Tommaso aveva deciso che mi avrebbe aiutato a curare Alessandro, perché non dovevo stancarmi troppo. Aveva ragione, ma non mi lasciava fare praticamente niente!

"Non vale inventarsi un colore per non darmi ragione" scherzò Tommaso, mentre Alessandro si era lasciato distratte dalla collana che indossava, una piastrina con scritto immersus emergo.

"Il pervinca esiste! E' una specie di viola" spiegai girandomi verso di loro e potando le mani sui fianchi.

"E non bastava dire viola?" chiese ironicamente Tommaso, alzandosi con il bambino in braccio.

"Viola" rincarò la dose quest'ultimo, giocherellando con i capelli del ragazzo. Perfetto, ora erano alleati contro di me. Era difficile gestirne uno, figuriamoci due!

Feci per andare verso di loro, ma il tappeto, posizionato sotto al tavolo, era leggermente sollevato, così lo urtai con il piede, inciampando. Fu un attimo, persi l'equilibrio e mi ritrovai a cadere in avanti. 

Tommaso fece un rapido movimento per afferrarmi, ma avendo Alessandro in braccio non riuscì ad essere abbastanza veloce e mancò la presa. Portai le braccia in avanti per attutire la caduta, ma urtai comunque il pavimento con le ginocchi e con la pancia, anche se non forte come mi sarei immaginata.

"Cami, stai bene?!" mi chiese subito Tommaso con una voce preoccupata. Adagiò Alessandro sul pavimento e si precipitò subito da me, aiutandomi a rialzarmi.

Ero spaventata, avevo paura di aver fatto male alla mia bambina, ma dopo un attimo di terrore puro, constatai che non avevo dolori alla pancia, né lividi. Probabilmente il tappeto aveva attutito la caduta!

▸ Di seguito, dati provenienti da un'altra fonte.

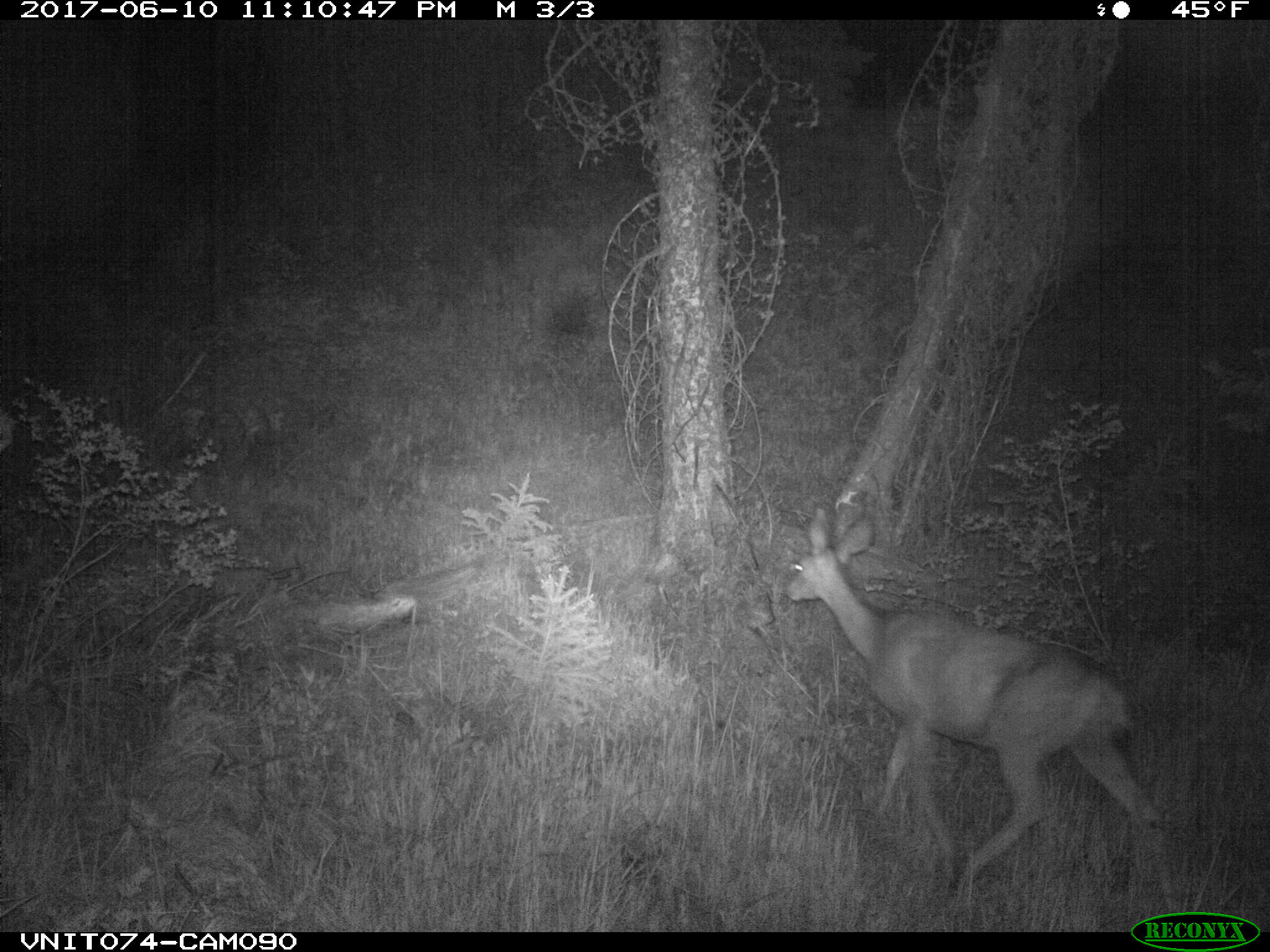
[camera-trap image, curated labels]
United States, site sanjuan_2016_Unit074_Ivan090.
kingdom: Animalia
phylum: Chordata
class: Mammalia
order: Artiodactyla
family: Cervidae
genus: Odocoileus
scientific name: Odocoileus hemionus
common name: mule deer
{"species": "Odocoileus hemionus (mule deer)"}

"Va tutto bene, stai tranquillo" risposi appoggiandomi allo schienale della sedia per evitare uno svenimento. Avevo davvero temuto il peggio.

"Hai la bua?" mi chiese teneramente Alessandro, attaccandosi alla mia gamba con un faccino triste.

Abbassai il viso per sorridergli teneramente e gli accarezzai la testa, mentre la voce di Tommaso mi giungeva alle orecchie: "Così non va bene!"

"Cosa?" chiesi senza prestargli troppa attenzione, continuando a scompigliare i capelli di Alessandro, che rideva divertito.

"E se fosse successo qualcosa? Se io non fossi stato qua?" continuò Tommaso in preda all'ansia.

Mi voltai a guardarlo, per poi rispondere: "Per fortuna non è successo niente Tommi"

"Non basta la fortuna..." dichiarò lui, serio in volto. Si avvicinò al mio viso, fissandomi intensamente negli occhi "... dobbiamo vivere insieme"

Spalancai gli occhi per la sorpresa e gli poggiai una mano sul petto per mantenere l'equilibro che quella notizia mi aveva tolto. Il suo cuore batteva forte. Batteva per me.

"Tommi... non so se siamo pronti per questo passo... insomma... e se poi non riusciamo ad andare d'accordo?"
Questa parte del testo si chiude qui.